### ACTIVITY LIST
(A) Answer these questions from the passage on Plato and democracy:
(i) Which city defeated democratic Athens when Plato was in his early twenties?
(ii) Which two writers does the passage name as advocates of the principle of democracy?
(iii) According to the passage, on which side of politics is the distrust of the people's judgment usually heard?
(B) Extend the passage on Plato's view of democracy, picking up right after its final sentence.

### EXTRACT PROVIDED
It might be worthwhile putting Plato’s contempt for democracy into context. He was in his early twenties when democratic Athens was disastrously defeated by Sparta, whose social system bore a strong resemblance to Plato’s ideal republic. There followed the short-lived government of the “Thirty Tyrants”, [many of whom were personal friends of Socrates], who conducted a bloody purge of their opponents. After the overthrow of the Thirty Tyrants, it was a jury of citizens in a restored democracy which condemned Socrates to death – it has never been clear why: no other philosopher ever suffered such a fate. The "Republic" must have been written after the death of Socrates, and in reaction to it.
      To return to Plato's analogy of a ship without an experienced navigator; he suggests that this will lead to the appearance of several alleged experts, offering radically different advice of what to do. Now the whole principle of democracy, as advocated by such writers as Rousseau and Mill, is that the public are intelligent enough to distinguish between good advice and bad advice, between the honest men and the charlatans. Plato, having observed the Athenian assembly of his day, is not convinced: he thinks the citizens are fickle and ill-informed, liable to fall prey to demagogues who make wild and irresponsible promises which then cannot be fulfilled. The notion that the people cannot be relied on to make sensible judgments has been the grounds ever since for attacking democracy and defending dictatorship and censorship. It is usually heard on the political Right.

### EXTRACTED INFORMATION
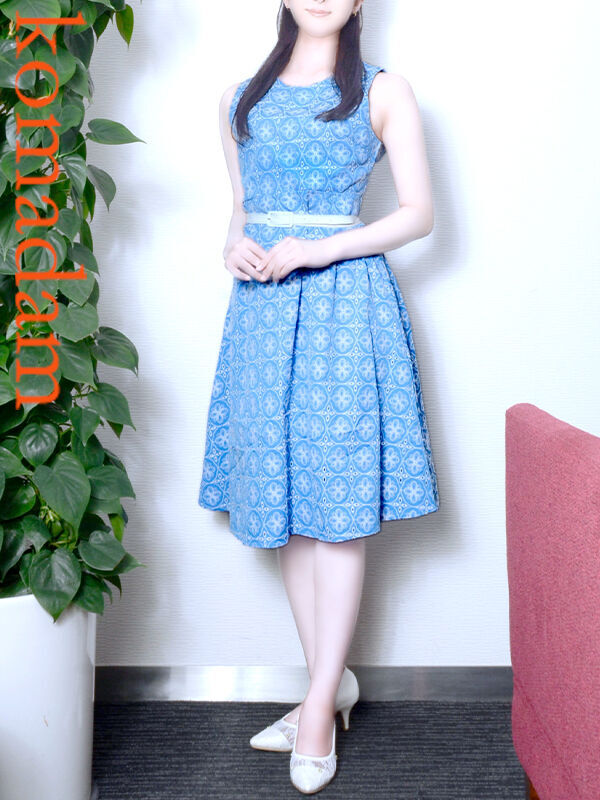 Photo4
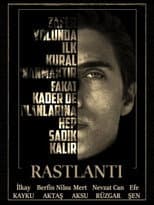 Poster for Rastlantı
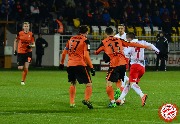 Ural-Spartak-0-1-56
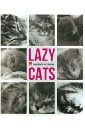  Тетрадь "Ленивые котята" 48 листов (7-48-416)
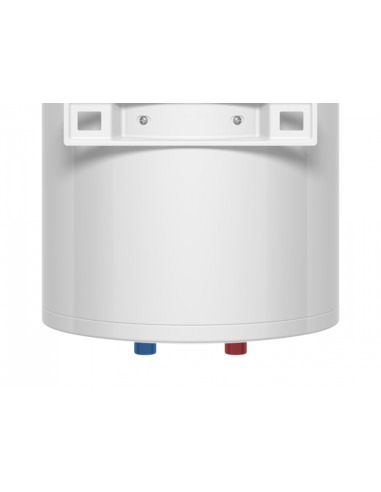 Водонагреватель накопительный Thermex Solo 50 V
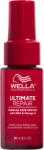 Wella Ultimate Repair Miracle Hair Rescue - 30 ml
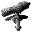 hturret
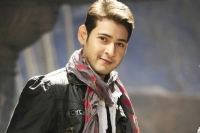 Mahesh babu future projects with pvp banner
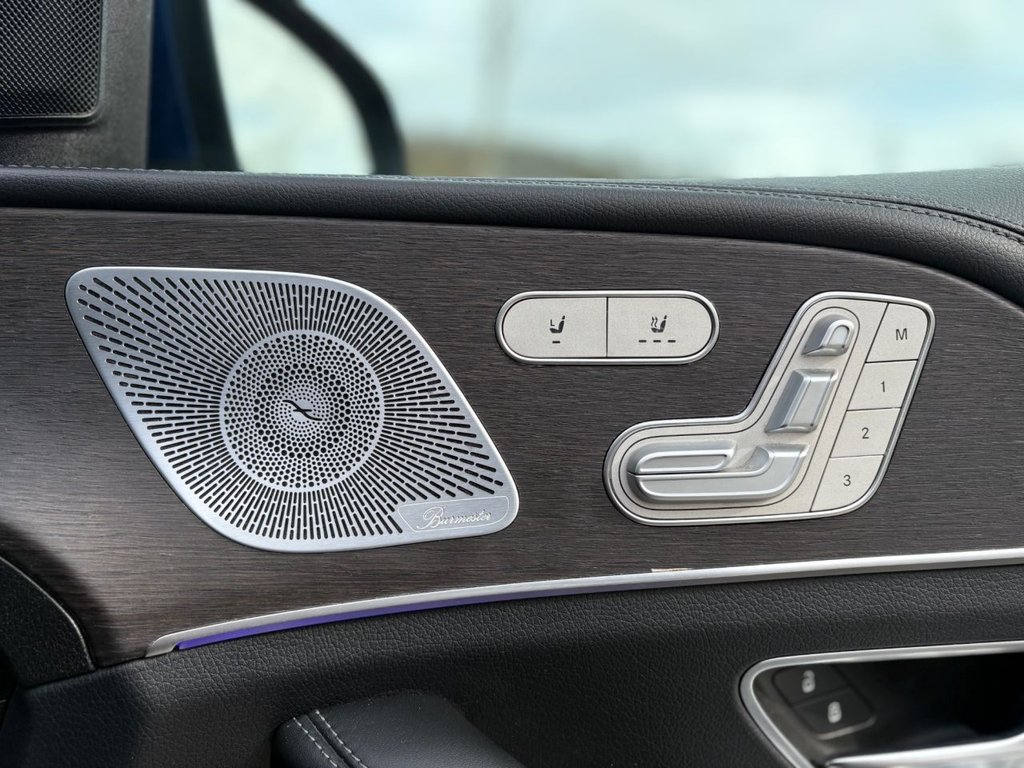 Used Mercedes-Benz GLE 2020 for sale - 77826750: Photo 19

### ANSWERS
(A)
(i) Sparta
(ii) Rousseau and Mill
(iii) The political Right

(B)
Plato’s system remains the only valid alternative to democratic government; namely, rule by experts, carefully selected and trained to be people not only of the highest ability, but also of the highest integrity, motivated purely by desire to serve the public good, without personal greed or ambition.  Could such a system ever be implemented? And if so, what would life under it be like?

        In Plato’s day, it was not impossible that a group of philosophers might have run a city-state on these lines. It would probably need to be small, and isolated from the outside world. (Plato had in mind the city-states of contemporary Greece, with only a few thousand citizens, and he never discusses international trade at all). Between 388 and 361 BC Plato made three visits to the court of Dionysus, tyrant of Syracuse in Sicily, attempting to educate his heir, Dionysus II, but completely failed to turn the young man into a Guardian. The Spartan system, which had attracted Plato, went into irreversible decline not long after its victory over Athens. Within a century, the coming of the empire of Alexander the Great, and later that of Rome, made all city-states obsolete.  In the nineteenth century various attempts were made to set up communities in the wilds of America, whose people would be motivated by brotherly love rather than individual gain, but few lasted any length of time; usually foundering on the rock of competing egos.  
      On the other hand, some religious-based communities have proved more durable. Consider, for instance, the Roman Catholic church: the most durable structure the world has ever seen. All authority is vested in a hierarchy of priests, who are believed to have a direct access to God, and who are commanded to be celibate, without personal property, and absolutely obedient to their superiors; all of which would seem to fit Plato’s criteria. It is surely no coincidence that almost all the early Christian theologians were Greeks who were very familiar with Platonic ideas.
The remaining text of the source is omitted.